Ex-Trump Aide Knocks Former President's Failure to 'Pressure' Russia After Hacks

Tom Bossert, who previously served as former President Donald Trump's Homeland Security adviser, took aim at the ex-president for failing to "pressure" Russia and hold the adversarial nation accountable following cyberattacks.

The U.S. has seen several ransomware hacks carried out by Russian government-backed hackers and other hacking groups based in Russia in recent months. Cyberattacks have been on the rise for years, with analysts warning that the U.S. must do more to protect critical infrastructure. Bossert commented on the U.S. response, taking aim at Trump during Thursday remarks at the virtual Yale CEO Summit.

"Trump didn't put any pressure whatsoever on Russia, in fact he gave them latitude to act and regroup," Bossert said.

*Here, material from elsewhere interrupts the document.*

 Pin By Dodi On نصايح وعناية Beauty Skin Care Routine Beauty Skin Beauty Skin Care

The former Trump administration official went on to say that the problem right now is "short term risk."

"We're just not collectively ready as U.S. companies and private industry," Bossert said.

Tom Bossert
Tom Bossert, who was serving as former President Donald Trump's homeland security adviser, speaks about a cyber attack allegedly carried out by North Korea during a briefing at the White House in Washington, D.C. on December 19, 2017 SAUL LOEB/AFP via Getty Images

Bossert previously spoke favorably of President Joe Biden's response to Russia in comments to Reuters published on Wednesday.

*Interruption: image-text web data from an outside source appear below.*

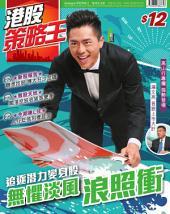 港股策略王: Issue 33 無懼淡風 浪照衝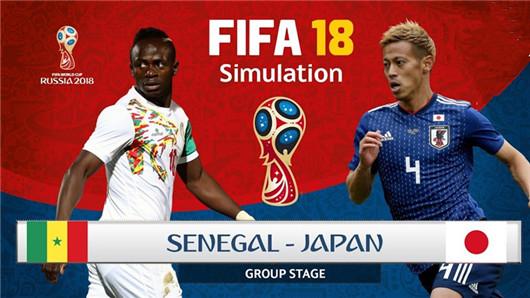 日本vs塞内加尔 非洲老二攻击力不足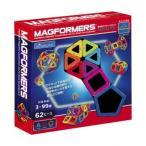 ボーネルンド マグフォーマー62  送料無料 知育玩具 誕生日ギフト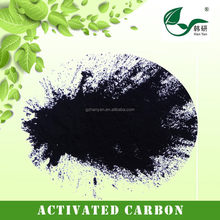 Newest antique bituminous coal based bulk active carbon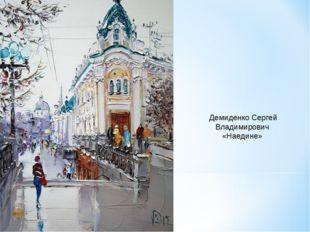 Демиденко Сергей Владимирович «Наедине»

"Biden has indicated his willingness to hold Russia accountable in some way for the pipeline attack, even though it was carried out by a criminal organization," the ex-Trump adviser said. "That's a big leap forward."

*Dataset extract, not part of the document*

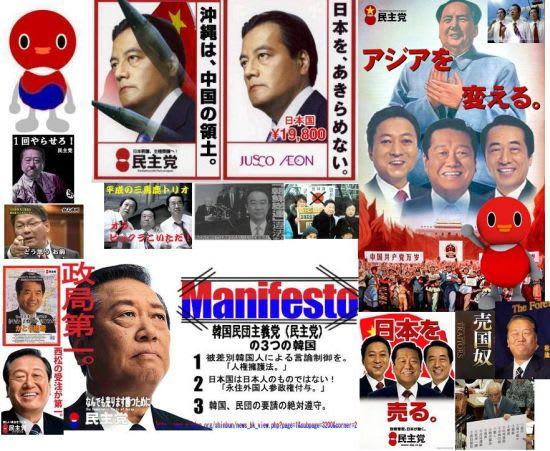 民主党は日本を中国の属国にする...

Newsweek reached out to Trump's office for comment but did not immediately receive a response.

The White House said on Wednesday that Biden plans to raise the recent ransomware attacks during an upcoming summit with Russia's President Vladimir Putin later this month. "President Biden certainly thinks that President Putin and the Russian government has a role to play in stopping and preventing these attacks," White House press secretary Jen Psaki told reporters.

A ransomware attack on JBS, the world's largest meatpacker, was revealed this week—making it the third major cyberattack linked to Russian hackers to be discovered since Biden was elected. Previously, the government scrambled to address cyberattacks against Colonial Pipeline Co.—which resulted in short-term fuel shortages in parts of the country—and the major SolarWinds software hack, which impacted multiple federal agencies and private companies.

Bossert served as Trump's Homeland Security adviser from January 2017 until April 2018. The former Trump administration official has previously raised alarms about Russia's hacking activity and what he and many others view as an inadequate response from the U.S.

"President Trump is on the verge of leaving behind a federal government, and perhaps a large number of major industries, compromised by the Russian government. He must use whatever leverage he can muster to protect the United States and severely punish the Russians," Bossert wrote in a December opinion article for The New York Times' following revelations of the SolarWinds' breach.

"We are sick, distracted, and now under cyberattack," he warned. "Leadership is essential."